## [Source]
>> Start

In a statement on Thursday, the BoE’s Prudential Regulation Authority said the changes included easing capital requirements on small business lending, mortgages, trade finance and infrastructure loans.

As a result, the key capital thresholds for the main banks would be “virtually unchanged”, rising less than 1 per cent, the PRA said. That is a reduction from its earlier estimate of a 3 per cent increase.

The revised plans are part of the Basel III regime, which was first drawn up more than a decade ago to increase the amount of equity available to absorb stress in banks and to avoid a repeat of the state bailouts that followed the 2008 financial crisis.

Sam Woods, head of the PRA, said the proposals would “support growth and competitiveness while also ensuring that the UK aligns with international standards”.

The changes followed heavy lobbying by the industry and come days after the US Federal Reserve cut a proposed increase to capital requirements for the largest US banks by more than half after a backlash from the industry and politicians. Earlier this year, EU regulators postponed the implementation of part of their reforms.

Shares in the UK’s biggest banks climbed in early trading, with Barclays, Lloyds Banking Group, HSBC and NatWest rising between 1 and 2 per cent.

UK chancellor Rachel Reeves, who is meeting UK bank bosses on Thursday, welcomed the proposals, saying they would “strengthen the resilience of our banking system and deliver the certainty banks need to finance investment and growth”.

Barclays chief executive C S Venkatakrishnan said he was pleased with the BoE’s adjusted plan, calling it “a welcome step forward”.

>> End

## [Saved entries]
>> Start

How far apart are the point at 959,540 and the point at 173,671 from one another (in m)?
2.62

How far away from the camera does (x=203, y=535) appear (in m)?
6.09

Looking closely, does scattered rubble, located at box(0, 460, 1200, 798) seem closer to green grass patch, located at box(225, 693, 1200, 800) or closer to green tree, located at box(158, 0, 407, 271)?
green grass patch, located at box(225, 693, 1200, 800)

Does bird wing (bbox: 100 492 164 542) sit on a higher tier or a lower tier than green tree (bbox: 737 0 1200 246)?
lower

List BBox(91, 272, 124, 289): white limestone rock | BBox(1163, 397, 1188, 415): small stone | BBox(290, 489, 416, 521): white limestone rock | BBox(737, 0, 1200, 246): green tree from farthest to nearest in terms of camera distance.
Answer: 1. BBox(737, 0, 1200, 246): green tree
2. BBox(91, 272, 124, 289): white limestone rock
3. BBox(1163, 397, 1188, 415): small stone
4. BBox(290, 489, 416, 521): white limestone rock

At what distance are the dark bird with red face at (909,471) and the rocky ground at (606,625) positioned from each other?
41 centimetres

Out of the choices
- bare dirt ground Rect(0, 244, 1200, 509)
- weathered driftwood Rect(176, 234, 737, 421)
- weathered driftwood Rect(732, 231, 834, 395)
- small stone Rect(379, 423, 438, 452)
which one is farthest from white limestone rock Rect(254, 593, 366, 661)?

>> End

## [Problems to solve]
1 – In the excerpt on UK bank capital rules, what increase in the key capital thresholds had the PRA estimated earlier?
2 – Why does the excerpt on UK bank capital rules say the key capital thresholds for the main banks would be "virtually unchanged"?

## [Answers below]
1 – A 3 percent increase.

2 – The changes ease capital requirements on small business lending, mortgages, trade finance and infrastructure loans. As a result, the thresholds would rise by less than 1 percent.